* _Work task 1_:
Using the 2022 Costa Rican Cup summary, decide whether each statement agrees with it: (a) Sixteen teams took part. (b) Herediano won the tournament. (c) The 2022 tournament was the first edition since 2015. Answer yes or no for each and quote the words that decide it.
* _Work task 2_:
List every football club named anywhere in the 2022 Costa Rican Cup summary.

2022 Costa Rican Cup
- Tournament logo

Tournament details
- Country: Costa Rica
- Dates: 15 November–21 December
- Teams: 16

Final positions
- Champions: Cartaginés
- Runners-up: Herediano
- Semifinalists: Alajuelense; Saprissa;

Tournament statistics
- Matches played: 30
- Goals scored: 100 (3.33 per match)
- Top goal scorer: Javon East (5 goals)

= 2022 Costa Rican Cup =

The 2022 Costa Rican Cup (known as Torneo de Copa 2022 Suerox for sponsorship reasons) was the 4th staging of the Costa Rican Cup, and the first edition since 2015, following a seven-year hiatus. The tournament was dedicated to Anthony Vargas, goalkeeping coach for Guadalupe who had died from a heart attack during a training session in October 2022, aged 29.

* _Provided material_:
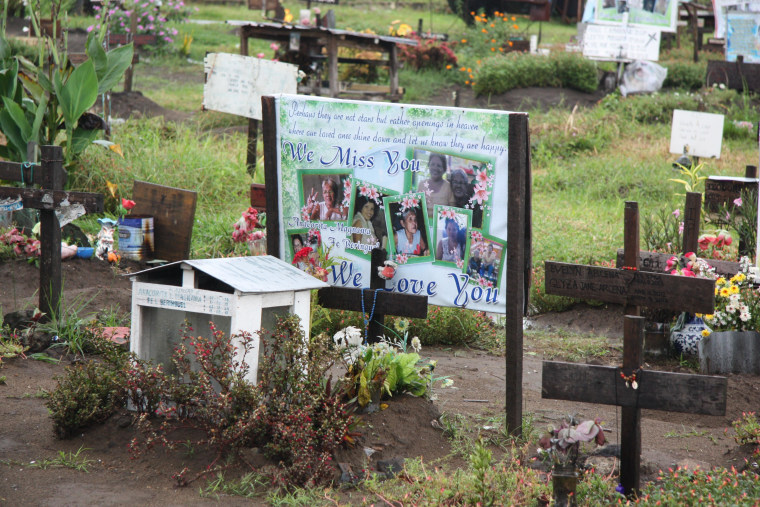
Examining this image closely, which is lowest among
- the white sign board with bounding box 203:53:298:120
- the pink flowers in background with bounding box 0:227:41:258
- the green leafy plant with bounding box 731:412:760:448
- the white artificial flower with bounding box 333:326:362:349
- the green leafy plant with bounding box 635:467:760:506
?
the green leafy plant with bounding box 731:412:760:448

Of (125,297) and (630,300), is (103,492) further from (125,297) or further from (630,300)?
(125,297)

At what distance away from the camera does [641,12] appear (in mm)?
18359

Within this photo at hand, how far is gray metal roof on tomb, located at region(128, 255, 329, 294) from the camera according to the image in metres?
3.98

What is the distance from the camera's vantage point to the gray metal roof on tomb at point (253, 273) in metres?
3.98

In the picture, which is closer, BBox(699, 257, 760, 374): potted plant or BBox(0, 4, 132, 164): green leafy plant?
BBox(699, 257, 760, 374): potted plant

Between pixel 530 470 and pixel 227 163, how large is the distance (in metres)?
7.32

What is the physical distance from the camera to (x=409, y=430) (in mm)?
4262

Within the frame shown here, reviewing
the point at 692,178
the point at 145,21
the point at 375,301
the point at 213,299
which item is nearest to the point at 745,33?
the point at 692,178

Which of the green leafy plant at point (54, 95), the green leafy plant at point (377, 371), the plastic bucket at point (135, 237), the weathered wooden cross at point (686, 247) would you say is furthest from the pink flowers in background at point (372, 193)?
the green leafy plant at point (54, 95)

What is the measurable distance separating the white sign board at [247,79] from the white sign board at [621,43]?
997cm

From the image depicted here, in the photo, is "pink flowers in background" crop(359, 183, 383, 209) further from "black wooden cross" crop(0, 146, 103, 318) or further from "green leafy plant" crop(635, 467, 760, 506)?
"green leafy plant" crop(635, 467, 760, 506)

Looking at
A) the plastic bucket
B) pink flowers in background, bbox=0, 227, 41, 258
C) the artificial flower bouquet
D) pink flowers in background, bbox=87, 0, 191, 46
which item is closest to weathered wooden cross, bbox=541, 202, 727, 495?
the artificial flower bouquet

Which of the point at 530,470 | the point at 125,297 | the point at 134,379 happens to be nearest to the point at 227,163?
the point at 125,297

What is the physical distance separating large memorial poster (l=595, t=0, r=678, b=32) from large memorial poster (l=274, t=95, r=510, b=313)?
15.1 metres
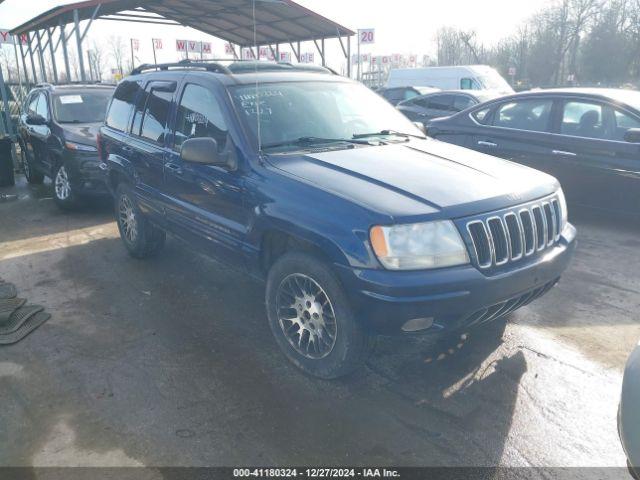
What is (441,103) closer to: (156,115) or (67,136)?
(67,136)

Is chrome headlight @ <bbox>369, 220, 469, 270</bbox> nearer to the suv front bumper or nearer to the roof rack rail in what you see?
the roof rack rail

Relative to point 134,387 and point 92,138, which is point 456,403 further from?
point 92,138

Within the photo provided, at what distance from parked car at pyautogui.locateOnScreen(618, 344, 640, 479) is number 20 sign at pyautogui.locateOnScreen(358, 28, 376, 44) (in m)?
16.2

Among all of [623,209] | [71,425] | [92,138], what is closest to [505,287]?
[71,425]

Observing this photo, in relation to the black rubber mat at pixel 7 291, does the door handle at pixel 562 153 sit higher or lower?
higher

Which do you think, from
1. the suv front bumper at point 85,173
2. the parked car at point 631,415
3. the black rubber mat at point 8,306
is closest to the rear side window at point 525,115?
the parked car at point 631,415

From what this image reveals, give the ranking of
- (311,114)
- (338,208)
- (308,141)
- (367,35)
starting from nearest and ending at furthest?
(338,208) → (308,141) → (311,114) → (367,35)

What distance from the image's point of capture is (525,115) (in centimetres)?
689

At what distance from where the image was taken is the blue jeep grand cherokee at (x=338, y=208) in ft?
9.21

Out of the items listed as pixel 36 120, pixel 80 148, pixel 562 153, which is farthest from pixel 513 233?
pixel 36 120

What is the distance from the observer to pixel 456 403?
310 centimetres

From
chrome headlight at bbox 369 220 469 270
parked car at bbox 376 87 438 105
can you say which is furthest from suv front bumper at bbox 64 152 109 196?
parked car at bbox 376 87 438 105

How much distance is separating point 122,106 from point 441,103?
28.2ft

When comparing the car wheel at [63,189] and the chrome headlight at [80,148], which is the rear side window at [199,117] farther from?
the car wheel at [63,189]
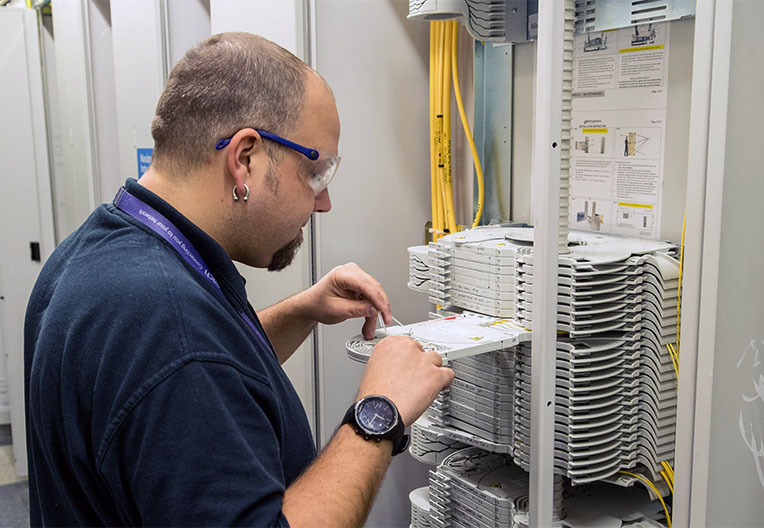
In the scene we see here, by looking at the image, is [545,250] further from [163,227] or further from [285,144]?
[163,227]

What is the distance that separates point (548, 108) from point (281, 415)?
70 centimetres

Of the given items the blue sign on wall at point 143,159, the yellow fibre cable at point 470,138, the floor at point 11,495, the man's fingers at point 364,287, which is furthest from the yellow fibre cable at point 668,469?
the floor at point 11,495

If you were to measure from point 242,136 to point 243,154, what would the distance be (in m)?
0.03

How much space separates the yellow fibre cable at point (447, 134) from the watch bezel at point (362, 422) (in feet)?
3.82

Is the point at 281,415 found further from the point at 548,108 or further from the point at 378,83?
the point at 378,83

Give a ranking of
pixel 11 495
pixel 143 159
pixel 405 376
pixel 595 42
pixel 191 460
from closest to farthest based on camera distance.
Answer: pixel 191 460
pixel 405 376
pixel 595 42
pixel 143 159
pixel 11 495

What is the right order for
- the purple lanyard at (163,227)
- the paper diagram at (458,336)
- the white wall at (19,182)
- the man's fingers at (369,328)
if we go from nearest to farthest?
the purple lanyard at (163,227) → the paper diagram at (458,336) → the man's fingers at (369,328) → the white wall at (19,182)

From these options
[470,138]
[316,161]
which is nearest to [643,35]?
[470,138]

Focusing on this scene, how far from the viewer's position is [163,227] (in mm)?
999

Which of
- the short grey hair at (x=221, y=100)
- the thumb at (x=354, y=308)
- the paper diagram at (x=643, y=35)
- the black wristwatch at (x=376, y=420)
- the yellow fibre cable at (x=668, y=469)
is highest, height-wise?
the paper diagram at (x=643, y=35)

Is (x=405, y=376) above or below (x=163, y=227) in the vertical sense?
below

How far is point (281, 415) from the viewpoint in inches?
39.3

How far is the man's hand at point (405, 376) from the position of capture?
42.6 inches

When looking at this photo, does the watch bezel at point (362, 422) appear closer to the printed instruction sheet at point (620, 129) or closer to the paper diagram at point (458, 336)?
the paper diagram at point (458, 336)
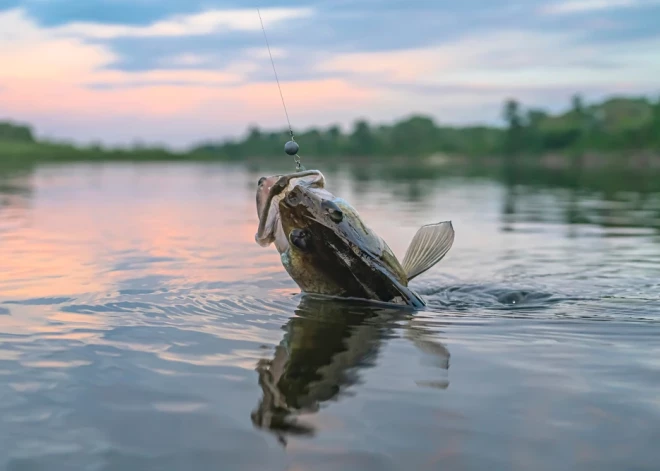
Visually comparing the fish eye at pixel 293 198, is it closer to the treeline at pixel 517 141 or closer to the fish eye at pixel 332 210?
the fish eye at pixel 332 210

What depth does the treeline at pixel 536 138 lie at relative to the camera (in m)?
127

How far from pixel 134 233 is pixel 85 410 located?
10.6 meters

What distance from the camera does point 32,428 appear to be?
4.27m

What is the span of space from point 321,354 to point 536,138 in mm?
149311

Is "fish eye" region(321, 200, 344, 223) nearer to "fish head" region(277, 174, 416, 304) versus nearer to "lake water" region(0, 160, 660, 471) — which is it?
"fish head" region(277, 174, 416, 304)

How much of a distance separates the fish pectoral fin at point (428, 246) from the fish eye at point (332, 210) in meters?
1.06

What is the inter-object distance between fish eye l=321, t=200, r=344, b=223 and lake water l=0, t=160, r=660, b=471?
1040mm

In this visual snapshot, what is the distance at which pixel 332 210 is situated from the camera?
6539 mm

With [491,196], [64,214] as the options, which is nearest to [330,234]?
[64,214]

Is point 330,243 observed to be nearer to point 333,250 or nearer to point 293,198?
point 333,250

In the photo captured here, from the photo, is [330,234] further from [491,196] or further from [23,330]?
[491,196]

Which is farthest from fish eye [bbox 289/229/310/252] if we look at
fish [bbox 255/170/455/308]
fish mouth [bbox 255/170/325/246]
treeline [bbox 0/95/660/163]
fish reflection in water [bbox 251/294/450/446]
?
treeline [bbox 0/95/660/163]

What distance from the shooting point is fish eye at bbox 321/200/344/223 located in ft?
21.4

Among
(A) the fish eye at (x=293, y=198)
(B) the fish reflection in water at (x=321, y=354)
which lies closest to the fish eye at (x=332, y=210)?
(A) the fish eye at (x=293, y=198)
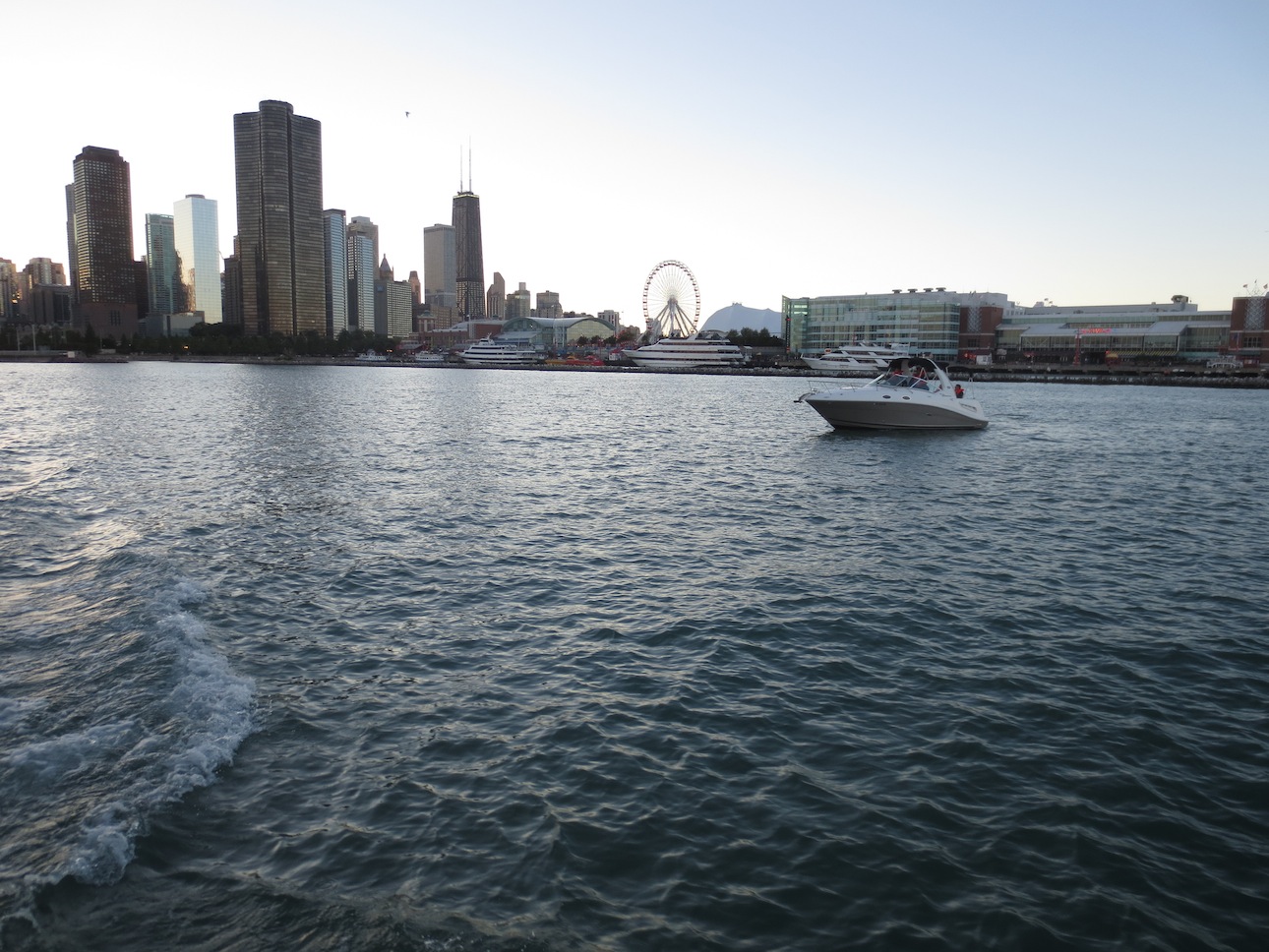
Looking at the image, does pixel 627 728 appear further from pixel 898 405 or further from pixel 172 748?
pixel 898 405

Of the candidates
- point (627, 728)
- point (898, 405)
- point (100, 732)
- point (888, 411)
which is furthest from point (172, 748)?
point (898, 405)

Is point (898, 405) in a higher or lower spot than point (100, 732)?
higher

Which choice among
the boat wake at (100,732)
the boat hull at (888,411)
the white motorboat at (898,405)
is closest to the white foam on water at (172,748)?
the boat wake at (100,732)

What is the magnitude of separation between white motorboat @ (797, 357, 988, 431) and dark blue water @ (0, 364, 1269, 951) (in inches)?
1068

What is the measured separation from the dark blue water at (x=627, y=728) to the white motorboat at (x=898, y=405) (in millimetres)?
27132

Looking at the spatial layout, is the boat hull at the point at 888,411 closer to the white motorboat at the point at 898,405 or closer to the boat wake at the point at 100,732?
the white motorboat at the point at 898,405

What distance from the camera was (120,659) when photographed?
1549cm

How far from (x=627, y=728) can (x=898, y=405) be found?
4998 centimetres

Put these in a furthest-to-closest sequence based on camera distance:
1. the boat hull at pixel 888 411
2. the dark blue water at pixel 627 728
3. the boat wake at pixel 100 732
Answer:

* _Task result 1_:
(a) Yes: "Teams: 16"
(b) No: "Champions: Cartaginés"
(c) Yes: "the first edition since 2015"

* _Task result 2_:
Cartaginés, Herediano, Alajuelense, Saprissa, Guadalupe